Even een praktische opmerking bij deze motie. Volgens mij delen we in de Kamer het standpunt over artikel 68 en de informatieplicht van de regering. Onze collega Van Gent van de VVD heeft een debat aangevraagd over het ongevraagde advies van de Raad van State. Volgens mij staat dat debat vrij vlot na het zomerreces geagendeerd, in ieder geval in potlood. Los van de inhoud van uw motie moeten we denk ik even kijken of deze dingen elkaar procedureel niet in de weg gaan zitten. Ik wil die discussie ook voeren, zeker aan de hand van de kabinetsreactie, maar u hangt dit op aan de begroting van Algemene Zaken. Die behandeling is pas in oktober.

De voorzitter:

Procedureel klopt het wat de heer Van der Molen zegt. Er is een debat aangevraagd over het ongevraagd advies. Daar zal ook een kabinetsreactie op komen. Het is ordentelijk om het dan in dat verband en op die manier te bespreken.

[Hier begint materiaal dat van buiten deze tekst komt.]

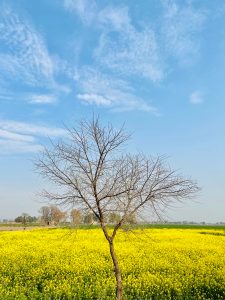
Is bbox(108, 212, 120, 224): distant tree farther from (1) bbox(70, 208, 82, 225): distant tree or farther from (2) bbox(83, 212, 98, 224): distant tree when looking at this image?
(1) bbox(70, 208, 82, 225): distant tree

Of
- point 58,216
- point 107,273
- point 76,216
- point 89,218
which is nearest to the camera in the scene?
point 76,216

Maar het is aan u.

De heer Smeulders (GroenLinks):

Dat lijkt me ook, voorzitter. Wij willen dit zo snel mogelijk bespreken. Als het er op basis van het antwoord van de minister op lijkt dat het sneller kan, trekken we de motie heel graag in.

De voorzitter:

Dank u wel. Ik zie dat de minister gelijk kan antwoorden. Het is op zo'n laatste dag voor het reces heel fijn als het wat vlot gaat. Het woord is aan de minister.

Minister Ollongren:

Dank, voorzitter. Ik denk inderdaad dat we daar allemaal belang bij hebben. Ik zag nog een derde spreker staan. Vandaar dat ik nog even bleef zitten.

Allereerst de heer Middendorp en de motie die hij heeft ingediend. Laat ik heel kort iets zeggen over de consideransen. Er staat veel in. Een deel van de aspecten wordt in de geëigende gremia besproken. Voor het overige kan ik toezeggen dat hetgeen de motie verzoekt ook kan worden uitgevoerd. Ik zou het oordeel over de motie aan de Kamer willen laten.

Dan de motie van de heer Smeulders. Als ik het goed begrijp uit het debatje van zonet heeft hij die nog niet aangehouden. Het kabinet heeft het advies van de Raad van State natuurlijk meteen aan de Kamer doen toekomen. We zijn ook meteen gestart met het werken aan een kabinetsreactie daarop. Natuurlijk is er wel afstemming nodig tussen de departementen en de collega's. Ik kan mij in het licht van hetgeen de heer Van der Molen heeft gezegd voorstellen dat de motie dan niet nodig is. Het kabinet doet zijn best. Ik neem de wens van de Kamer mee om zo vroeg mogelijk met die kabinetsreactie te komen. We zouden kunnen afspreken dat ik de Kamer er direct na het reces over informeer of het op tijd voor het debat lukt. In dat geval zou de motie kunnen worden aangehouden.

De heer Smeulders (GroenLinks):

Dan wil ik de motie wel intrekken. Ik moet zeggen dat het nog niet helemaal bemoedigend klinkt dat het kabinet gaat kijken of het lukt voor het debat, maar volgens mij is de wens heel duidelijk.

Minister Ollongren:

De wens is heel duidelijk. Mijn toezegging om er alles aan te doen om ervoor te zorgen dat het lukt, is hopelijk ook duidelijk.

De voorzitter:

Aangezien de motie-Smeulders/Özütok (35300-VII, nr. 127) is ingetrokken, maakt zij geen onderwerp van beraadslaging meer uit.

De voorzitter:

Dank u wel. Daarmee zijn we ook aan het eind gekomen van dit VSO.

De beraadslaging wordt gesloten.

De voorzitter:

Over de ene motie van de heer Middendorp gaan we vanavond stemmen.

De vergadering wordt enkele ogenblikken geschorst.